The lightin the basement hasn’t gone off since he left, which should be a relief after three days in darkness.

It isn’t. It’s worse. So much worse. The light is soft, golden, falsely kind—the eye of a benevolent god. And it shows that mockery of my heritage laid out in a creepy basement. Reminds me of everything I’ve lost.

I ate every damn meal. Showered more than I probably needed to. And I tried to sleep, burying my face under my arms. Mostly I just sat here staring at the newspaper Damiano left behind, reading the same headline over and over until the words lost all meaning.

Infamous Clemenza Townhouse Continues to Auction Despite Tragic Suicide.

The last stronghold.
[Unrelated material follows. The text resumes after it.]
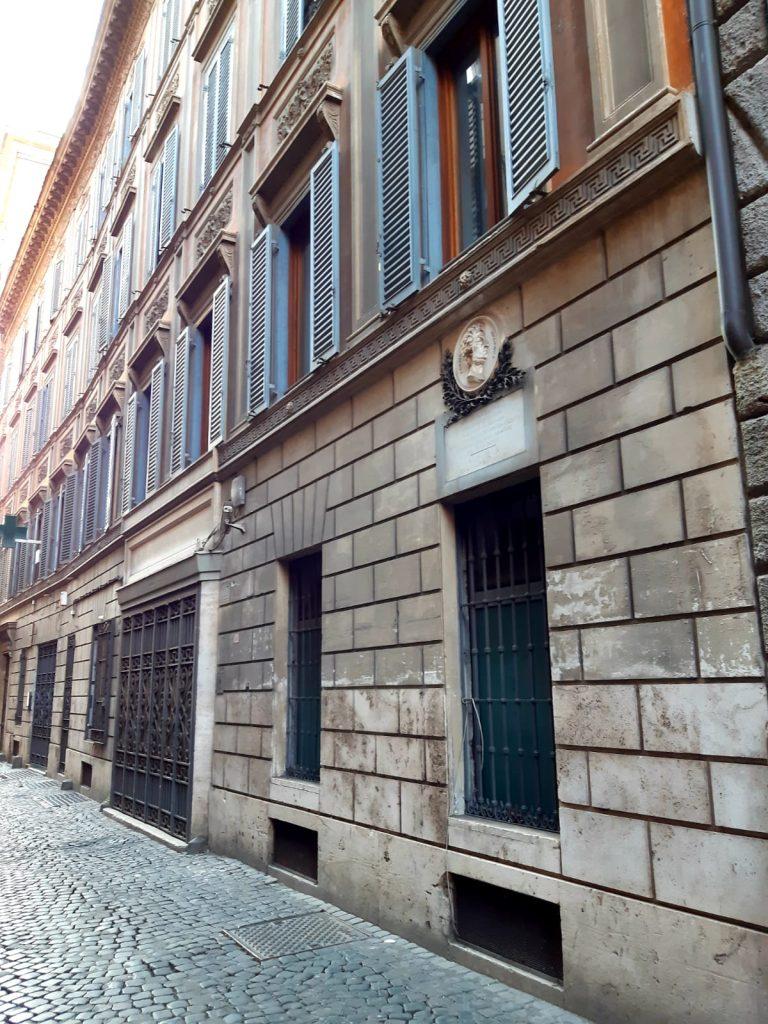 Butas Roma Išnuomojamas. Išnuomojamo nekilnojamojo turto | logopedeskabinetas.lt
The last thread connecting me to everything I used to be. And that monster upstairs holds a pair of scissors.

I hear the elevator at last, the hiss of hydraulics, the clink of metal. I sit up, wipe my palms on my thighs. I don’t know what’s about to happen, but I asked for it.

And I can only hope my offer is a good one.

The doors open and Damiano steps into the room, phone in one hand, looking me over with a critical eye. The washed hair. The shaved jaw. The empty plate.

The desperate hope I’m trying so hard to hide.

He walks to his usual throne and sets his phone down on the table next to it. “I arranged for my real estate guy to go to the auction for me,” he says, as casually as though he’s discussing the weather. “IfI want to bid. It’s about to start, he tells me.”

My throat feels like it’s lined with sandpaper. “Thank you.”

He raises an eyebrow, amused. “Don’t thank me yet, golden boy. Since the question is, what in the hell do you have to bargain with?”

I know the answer. Have known it since the moment he said that maybe I could earn it. Because I know what a man like Damiano Orsini wants in this life. Aside from vengeance, of course. He has this house, built from obsession. He has all the power he could want. All the money.

And no class.

The words stick in my throat before I can spit them out. “My respect,” I say.

“Your respect?” At least he sounds intrigued. He settles into my grandfather’s chair again, eyes on me. His phone buzzes, and he casts a glance at the screen. “Bidding started at five million,” he tells me. “Okay, then. Show me how much you respect me, Caligula Clemenza.”

I force myself to move, get off the bed. My knees hit the concrete, but it’s not cold. That’s something I’ve noticed; he keeps me naked down here, but it’s always temperate. No chance I’ll freeze to death.